Excerpt provided:

Deniserichards1That got your attention, didn’t it? UPN has shut down production on the Denise Richards series  SEX LOVE AND SECRETS after only one airing and with just eight of the show’s 13 episodes shot. Daily Variety reports that the network will air the seven remaining episodes  and then re-evaluate the show’s future (yeah, right). Barring a miraculous, sudden surge in ratings, the show is dead.  NBC’s fertility clinic drama  INCONCEIVABLE and FOX’s police procedural KILLER INSTINCT may be the next shows smothered in their sleep.

With ""Inconceivable"
going nowhere at 10 (prelim 1.5/5 in 18-49, 4.6 million), and Fox, with "Killer
Instinct" a distant fourth at 9 (prelim 1.5/5, 4.6 million), were well behind
CBS with a 1.6 average in 18-49. Both almost certainly will make sked
changes before November sweeps.

Meanwhile, Bob Saget is returning to television…no, not in yet another season of AMERICA’S FUNNIEST HOME VIDEOS, but as the star, producer and co-writer of EDDIE’S FATHER,  which Variety described as an "R-rated version of ‘The Courtship of Eddie’s Father.’"

Saget will play a divorced dad who works as a gynecologist in Phoenix. Show will
focus on the character as he balances raising a 14-year-old son while trying to
lead as active a social life as possible.

"The show is my son and I going through adolescence at the same time," Saget
explained. "What makes it exciting is that because I’m working with HBO, I’ll
get to use the same language in the show that I use with my own kids, which is
just very honest and real."

An iUniverse Book That Might Actually Do Some Decent Numbers

WITHOUT GRACE by Carol Hoenig is an iUniverse title that is likely to sell better than most of the company’s self-published novels. It’s not because of Pod-dy Mouth’s rave review, or the blurbs from Malachy McCourt and Michael Malone, or even this casual mention. So why might it sell to more folks than just Hoenig’s friends and relatives? Because Hoenig  has an edge most POD authors don’t have: she’s National Events Specialist for Borders Group…and already has signings set at five Borders stores with, undoubtedly, more to come.

Supplied data:
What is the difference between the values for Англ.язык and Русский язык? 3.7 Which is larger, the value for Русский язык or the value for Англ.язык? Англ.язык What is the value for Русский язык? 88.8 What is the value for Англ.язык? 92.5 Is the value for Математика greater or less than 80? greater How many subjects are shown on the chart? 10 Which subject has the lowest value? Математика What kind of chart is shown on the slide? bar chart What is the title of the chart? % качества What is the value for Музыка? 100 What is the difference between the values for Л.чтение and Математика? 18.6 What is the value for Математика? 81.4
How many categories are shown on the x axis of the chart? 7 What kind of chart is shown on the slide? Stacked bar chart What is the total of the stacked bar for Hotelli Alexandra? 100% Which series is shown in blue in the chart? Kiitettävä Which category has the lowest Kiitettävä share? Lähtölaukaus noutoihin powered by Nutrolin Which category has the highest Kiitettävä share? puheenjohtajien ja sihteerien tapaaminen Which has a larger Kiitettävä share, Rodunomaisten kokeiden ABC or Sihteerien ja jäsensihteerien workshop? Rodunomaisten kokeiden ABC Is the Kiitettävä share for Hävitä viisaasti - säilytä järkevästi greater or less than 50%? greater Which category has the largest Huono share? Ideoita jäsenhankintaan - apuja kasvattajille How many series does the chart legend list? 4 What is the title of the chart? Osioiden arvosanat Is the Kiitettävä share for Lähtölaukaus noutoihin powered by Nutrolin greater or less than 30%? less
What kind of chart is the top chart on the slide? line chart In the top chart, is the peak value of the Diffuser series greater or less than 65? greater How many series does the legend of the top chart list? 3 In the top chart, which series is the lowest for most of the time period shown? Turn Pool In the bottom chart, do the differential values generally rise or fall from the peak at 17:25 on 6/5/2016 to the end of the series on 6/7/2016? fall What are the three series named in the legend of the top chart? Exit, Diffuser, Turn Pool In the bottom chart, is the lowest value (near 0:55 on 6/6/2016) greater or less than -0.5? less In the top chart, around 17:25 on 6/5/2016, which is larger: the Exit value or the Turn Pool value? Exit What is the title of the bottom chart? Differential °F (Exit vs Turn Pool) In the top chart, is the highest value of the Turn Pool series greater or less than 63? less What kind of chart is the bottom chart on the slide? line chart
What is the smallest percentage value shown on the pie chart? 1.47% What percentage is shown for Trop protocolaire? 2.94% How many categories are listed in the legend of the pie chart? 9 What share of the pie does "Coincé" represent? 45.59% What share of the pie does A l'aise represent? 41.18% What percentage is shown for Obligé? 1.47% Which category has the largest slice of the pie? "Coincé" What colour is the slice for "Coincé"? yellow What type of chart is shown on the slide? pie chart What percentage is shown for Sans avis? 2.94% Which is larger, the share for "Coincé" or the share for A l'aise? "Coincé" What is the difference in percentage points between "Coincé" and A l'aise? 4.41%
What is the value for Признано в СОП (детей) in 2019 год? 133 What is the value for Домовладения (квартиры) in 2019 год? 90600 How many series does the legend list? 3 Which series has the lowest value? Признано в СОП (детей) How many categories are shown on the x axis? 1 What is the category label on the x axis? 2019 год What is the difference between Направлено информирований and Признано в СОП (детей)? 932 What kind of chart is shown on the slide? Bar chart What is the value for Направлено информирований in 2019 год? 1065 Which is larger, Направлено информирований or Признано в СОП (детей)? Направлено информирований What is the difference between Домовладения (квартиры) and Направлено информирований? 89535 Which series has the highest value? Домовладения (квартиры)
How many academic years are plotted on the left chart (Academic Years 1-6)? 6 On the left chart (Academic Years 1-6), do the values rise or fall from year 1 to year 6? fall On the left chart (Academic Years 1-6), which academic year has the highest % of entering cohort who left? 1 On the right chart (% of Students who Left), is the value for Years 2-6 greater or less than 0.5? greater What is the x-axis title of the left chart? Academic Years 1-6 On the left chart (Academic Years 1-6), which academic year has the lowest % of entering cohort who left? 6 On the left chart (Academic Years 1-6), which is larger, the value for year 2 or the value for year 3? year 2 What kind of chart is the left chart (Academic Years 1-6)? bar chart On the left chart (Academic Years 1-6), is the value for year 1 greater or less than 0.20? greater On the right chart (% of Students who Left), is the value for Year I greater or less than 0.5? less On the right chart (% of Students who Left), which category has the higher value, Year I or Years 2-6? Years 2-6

Task item:
In the excerpt on television and book news, what position does Carol Hoenig hold at Borders Group?

Response to this exercise:
She is National Events Specialist for Borders Group.